Mid-February.
The air between you is electric with unspoken resentment. The drop-offs have become routine; three, four times a week now. You drive her to Alex’s or Romy’s, kiss her goodbye like a chauffeur, go home to an empty bed, and Teddy the dog gives confused stares. Some nights she comes back by morning; others she doesn’t come back at all.
Thursday night – The Fight
You pick her up from Romy’s at 6 a.m. again. She slides into the car silently, hair wild, neck and collarbone littered with fresh hickeys and bite marks that no scarf could hide. The smell of sex is thick on her skin. She sips the vanilla latte you brought, but doesn’t thank you.
Halfway home, she finally speaks, voice cold and tired.
“You’re staring at the marks.”
You admit it bothers you tonight.
She laughs—bitter, cutting.
“Bothers you?
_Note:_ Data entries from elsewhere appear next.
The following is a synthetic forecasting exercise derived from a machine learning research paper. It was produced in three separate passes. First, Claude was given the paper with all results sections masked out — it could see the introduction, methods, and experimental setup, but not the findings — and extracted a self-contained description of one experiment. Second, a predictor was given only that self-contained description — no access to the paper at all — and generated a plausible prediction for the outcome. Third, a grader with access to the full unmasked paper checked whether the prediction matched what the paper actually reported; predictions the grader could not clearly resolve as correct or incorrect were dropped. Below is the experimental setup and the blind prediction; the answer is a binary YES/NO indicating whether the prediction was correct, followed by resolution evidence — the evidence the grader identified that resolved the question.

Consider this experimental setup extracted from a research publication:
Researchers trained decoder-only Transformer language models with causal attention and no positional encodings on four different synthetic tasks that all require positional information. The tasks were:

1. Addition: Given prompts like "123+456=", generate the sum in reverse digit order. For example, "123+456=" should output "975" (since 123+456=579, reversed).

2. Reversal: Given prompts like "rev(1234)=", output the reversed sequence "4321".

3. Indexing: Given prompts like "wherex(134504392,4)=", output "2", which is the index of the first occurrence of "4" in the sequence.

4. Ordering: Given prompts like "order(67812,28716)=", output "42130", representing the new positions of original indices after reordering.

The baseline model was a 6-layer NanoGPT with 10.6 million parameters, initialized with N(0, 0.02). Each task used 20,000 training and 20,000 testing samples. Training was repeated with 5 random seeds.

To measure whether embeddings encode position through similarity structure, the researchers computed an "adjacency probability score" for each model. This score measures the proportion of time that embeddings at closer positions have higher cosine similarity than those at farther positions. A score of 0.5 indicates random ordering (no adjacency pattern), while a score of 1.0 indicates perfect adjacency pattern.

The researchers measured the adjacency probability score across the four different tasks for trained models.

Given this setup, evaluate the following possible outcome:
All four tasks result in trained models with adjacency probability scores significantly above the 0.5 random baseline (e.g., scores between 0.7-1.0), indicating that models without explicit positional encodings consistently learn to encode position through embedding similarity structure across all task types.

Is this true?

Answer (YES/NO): YES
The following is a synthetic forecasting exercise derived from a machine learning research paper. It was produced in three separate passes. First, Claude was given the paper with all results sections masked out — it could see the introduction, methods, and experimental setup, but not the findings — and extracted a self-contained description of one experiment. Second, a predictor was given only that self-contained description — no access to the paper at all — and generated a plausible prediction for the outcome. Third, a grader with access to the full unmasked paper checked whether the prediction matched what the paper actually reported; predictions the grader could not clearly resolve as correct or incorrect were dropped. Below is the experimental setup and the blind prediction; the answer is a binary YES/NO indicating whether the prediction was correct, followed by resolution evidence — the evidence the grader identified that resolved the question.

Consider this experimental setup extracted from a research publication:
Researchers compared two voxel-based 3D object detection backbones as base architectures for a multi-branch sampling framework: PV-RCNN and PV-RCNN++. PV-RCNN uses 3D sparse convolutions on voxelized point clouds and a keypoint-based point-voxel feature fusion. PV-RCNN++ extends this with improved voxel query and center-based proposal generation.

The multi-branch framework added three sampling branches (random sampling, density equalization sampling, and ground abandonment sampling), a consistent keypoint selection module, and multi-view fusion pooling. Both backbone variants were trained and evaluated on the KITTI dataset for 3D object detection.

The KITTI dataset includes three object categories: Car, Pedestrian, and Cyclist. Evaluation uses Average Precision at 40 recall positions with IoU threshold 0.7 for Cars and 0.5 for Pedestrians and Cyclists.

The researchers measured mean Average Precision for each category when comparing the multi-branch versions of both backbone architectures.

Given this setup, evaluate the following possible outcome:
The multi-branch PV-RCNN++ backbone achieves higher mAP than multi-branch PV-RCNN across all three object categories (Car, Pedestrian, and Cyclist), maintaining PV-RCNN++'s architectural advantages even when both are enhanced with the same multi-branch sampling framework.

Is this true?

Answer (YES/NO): NO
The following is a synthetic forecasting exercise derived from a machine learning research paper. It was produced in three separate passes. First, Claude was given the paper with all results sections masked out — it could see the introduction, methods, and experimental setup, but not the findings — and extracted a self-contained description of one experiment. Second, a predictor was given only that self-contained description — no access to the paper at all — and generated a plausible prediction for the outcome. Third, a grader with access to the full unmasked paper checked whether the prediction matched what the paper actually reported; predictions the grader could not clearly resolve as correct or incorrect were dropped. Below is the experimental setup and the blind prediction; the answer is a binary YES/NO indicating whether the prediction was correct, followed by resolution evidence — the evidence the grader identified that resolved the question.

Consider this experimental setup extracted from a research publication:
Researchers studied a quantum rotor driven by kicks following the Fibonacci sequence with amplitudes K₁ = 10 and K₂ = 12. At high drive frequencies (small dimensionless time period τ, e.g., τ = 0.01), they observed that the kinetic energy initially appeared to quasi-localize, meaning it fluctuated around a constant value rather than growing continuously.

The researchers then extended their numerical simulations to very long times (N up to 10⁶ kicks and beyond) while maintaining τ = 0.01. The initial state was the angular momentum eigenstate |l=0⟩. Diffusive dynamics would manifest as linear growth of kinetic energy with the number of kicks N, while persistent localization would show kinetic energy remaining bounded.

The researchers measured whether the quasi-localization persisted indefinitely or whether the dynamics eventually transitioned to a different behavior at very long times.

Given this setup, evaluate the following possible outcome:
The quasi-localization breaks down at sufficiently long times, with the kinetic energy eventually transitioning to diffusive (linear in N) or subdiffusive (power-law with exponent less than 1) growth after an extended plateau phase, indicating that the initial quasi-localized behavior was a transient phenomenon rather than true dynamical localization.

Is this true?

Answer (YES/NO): YES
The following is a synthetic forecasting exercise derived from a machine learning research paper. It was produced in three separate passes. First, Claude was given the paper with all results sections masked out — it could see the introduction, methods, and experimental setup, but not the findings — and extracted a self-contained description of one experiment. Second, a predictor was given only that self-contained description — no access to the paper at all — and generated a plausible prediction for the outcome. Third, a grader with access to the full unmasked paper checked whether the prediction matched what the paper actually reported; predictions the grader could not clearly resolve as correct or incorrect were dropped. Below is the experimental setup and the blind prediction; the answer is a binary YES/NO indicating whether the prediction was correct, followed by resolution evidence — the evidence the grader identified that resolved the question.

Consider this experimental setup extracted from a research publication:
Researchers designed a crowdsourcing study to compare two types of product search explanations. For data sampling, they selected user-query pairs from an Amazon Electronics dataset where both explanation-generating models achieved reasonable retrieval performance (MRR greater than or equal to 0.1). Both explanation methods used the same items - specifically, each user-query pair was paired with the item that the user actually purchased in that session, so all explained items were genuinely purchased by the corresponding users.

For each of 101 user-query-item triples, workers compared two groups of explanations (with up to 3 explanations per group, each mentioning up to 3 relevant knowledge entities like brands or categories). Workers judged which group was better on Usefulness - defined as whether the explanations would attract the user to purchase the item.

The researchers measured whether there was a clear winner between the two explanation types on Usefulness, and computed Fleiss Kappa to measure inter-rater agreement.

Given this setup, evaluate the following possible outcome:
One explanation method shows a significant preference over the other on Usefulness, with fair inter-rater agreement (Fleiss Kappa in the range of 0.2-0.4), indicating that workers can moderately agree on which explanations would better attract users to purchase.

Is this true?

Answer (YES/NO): NO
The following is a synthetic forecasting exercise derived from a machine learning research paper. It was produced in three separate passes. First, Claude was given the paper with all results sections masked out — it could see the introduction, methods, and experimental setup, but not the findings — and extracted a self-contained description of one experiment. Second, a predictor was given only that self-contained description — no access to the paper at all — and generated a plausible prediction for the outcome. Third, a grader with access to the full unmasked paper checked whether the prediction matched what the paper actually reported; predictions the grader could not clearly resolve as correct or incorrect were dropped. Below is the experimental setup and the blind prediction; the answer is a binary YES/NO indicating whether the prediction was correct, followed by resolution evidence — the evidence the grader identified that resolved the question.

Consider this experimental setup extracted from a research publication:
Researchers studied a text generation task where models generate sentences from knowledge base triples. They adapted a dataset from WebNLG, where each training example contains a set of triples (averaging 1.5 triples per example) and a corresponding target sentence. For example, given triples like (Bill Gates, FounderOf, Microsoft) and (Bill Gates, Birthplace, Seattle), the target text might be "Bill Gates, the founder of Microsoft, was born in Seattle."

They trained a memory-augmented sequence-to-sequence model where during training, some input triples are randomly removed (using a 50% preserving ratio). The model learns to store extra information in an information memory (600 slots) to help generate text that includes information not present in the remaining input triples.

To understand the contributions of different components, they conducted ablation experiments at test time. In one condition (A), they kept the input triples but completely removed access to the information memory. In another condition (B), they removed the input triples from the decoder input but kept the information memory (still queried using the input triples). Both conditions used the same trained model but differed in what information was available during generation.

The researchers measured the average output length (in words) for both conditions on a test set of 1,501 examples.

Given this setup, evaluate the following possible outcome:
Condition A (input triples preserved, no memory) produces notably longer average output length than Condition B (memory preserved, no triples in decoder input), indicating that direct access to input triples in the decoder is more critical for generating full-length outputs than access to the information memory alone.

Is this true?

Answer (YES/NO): NO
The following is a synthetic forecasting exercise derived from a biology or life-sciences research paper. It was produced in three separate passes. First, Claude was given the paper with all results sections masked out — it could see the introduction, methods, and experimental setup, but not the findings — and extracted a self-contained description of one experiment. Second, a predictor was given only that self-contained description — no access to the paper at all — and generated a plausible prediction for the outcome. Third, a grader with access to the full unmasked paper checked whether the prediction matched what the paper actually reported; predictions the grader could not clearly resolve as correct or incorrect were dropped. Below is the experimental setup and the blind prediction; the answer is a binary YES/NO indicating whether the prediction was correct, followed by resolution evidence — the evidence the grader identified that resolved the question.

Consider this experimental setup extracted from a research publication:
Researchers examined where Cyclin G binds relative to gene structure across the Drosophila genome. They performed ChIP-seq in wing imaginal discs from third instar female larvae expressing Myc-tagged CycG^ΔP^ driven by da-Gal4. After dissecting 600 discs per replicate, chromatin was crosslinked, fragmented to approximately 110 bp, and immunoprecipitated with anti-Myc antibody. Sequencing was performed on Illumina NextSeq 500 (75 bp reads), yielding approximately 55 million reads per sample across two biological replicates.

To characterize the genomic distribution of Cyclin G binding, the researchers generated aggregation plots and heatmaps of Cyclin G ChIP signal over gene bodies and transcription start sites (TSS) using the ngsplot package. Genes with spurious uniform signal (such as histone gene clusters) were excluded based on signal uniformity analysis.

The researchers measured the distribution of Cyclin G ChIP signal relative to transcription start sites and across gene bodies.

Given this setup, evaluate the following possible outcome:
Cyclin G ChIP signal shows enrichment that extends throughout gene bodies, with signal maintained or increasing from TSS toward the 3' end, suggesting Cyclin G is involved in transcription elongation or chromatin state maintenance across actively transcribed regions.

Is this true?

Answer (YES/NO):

You begged for this, remember? You wanted me ‘free.’ You jerked off to the idea of me being ruined by someone else. Well, congratulations. I’m ruined. And now you can’t handle it.”
You pull over on a quiet road, voice cracking.
“I love you. I just… I feel like I’m losing you.”
Her eyes flash behind the glasses.
“Losing me? Baby, you never had all of me to begin with. You had the safe parts. The good-girl parts. They get the rest. The parts that scare you.”
She reaches over, grabs your wrist hard.
“Look at me.”
You do. Tears burning.
“I love you too. That’s the worst part. I love you enough to come home. But I’m starting to hate what I’ve become when I’m with you—performing your little kink, pretending I don’t crave more.”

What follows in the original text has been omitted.